§ Task description:
From the article below about Audi's wartime past, write out everything from "Auto Union emblem" down to "thousands of people.".

Auto Union emblem 1 photo
Photo: Wikimedia
It looks like there's a trend these days to dig up the past and find out which success companies now have been working for Hitler. Everyone knows the iconic VW Beetle was the Fuhrer's design for the masses and Hugo Boss was responsible for creating those dark Nazi uniforms, but no one bats an eye when purchasing their luxury products now. Not even Audi clients.
Yep, Audi itself recently funded a research to find out more about its past. Sometimes this might turn out to be painful, and the case applies to the automaker here as the study shows the company aided in slaughtering thousands of people.

Dr. Richard Bruhn founded Auto Union in 1932, merging four companies under the four-ringed badge: Zschopauer Motorenwerke J.S. Rasmussen, Horch, Audi and Wanderer. But making automobiles and racing them was only part of what the new company is known for according to what the new study says.

Owning a capable new company that can make all sorts of machines, Dr. Bruhn was named Wehrwirtschaftsfuhrer (military economic leader) at the beginning of the Second World War in 1939.

§ Supplied information:
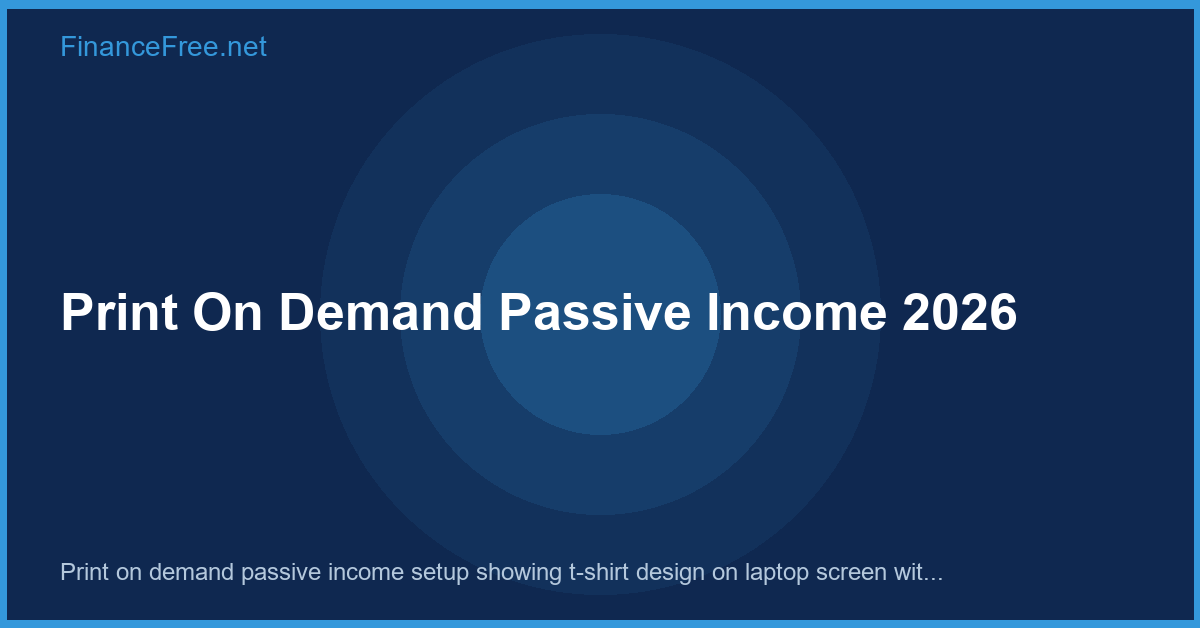 FinanceFree.net

Print On Demand Passive Income 2026

Print on demand passive income setup showing t-shirt design on laptop screen wit...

§ Your solution:
Auto Union emblem 1 photo
Photo: Wikimedia
It looks like there's a trend these days to dig up the past and find out which success companies now have been working for Hitler. Everyone knows the iconic VW Beetle was the Fuhrer's design for the masses and Hugo Boss was responsible for creating those dark Nazi uniforms, but no one bats an eye when purchasing their luxury products now. Not even Audi clients.
Yep, Audi itself recently funded a research to find out more about its past. Sometimes this might turn out to be painful, and the case applies to the automaker here as the study shows the company aided in slaughtering thousands of people.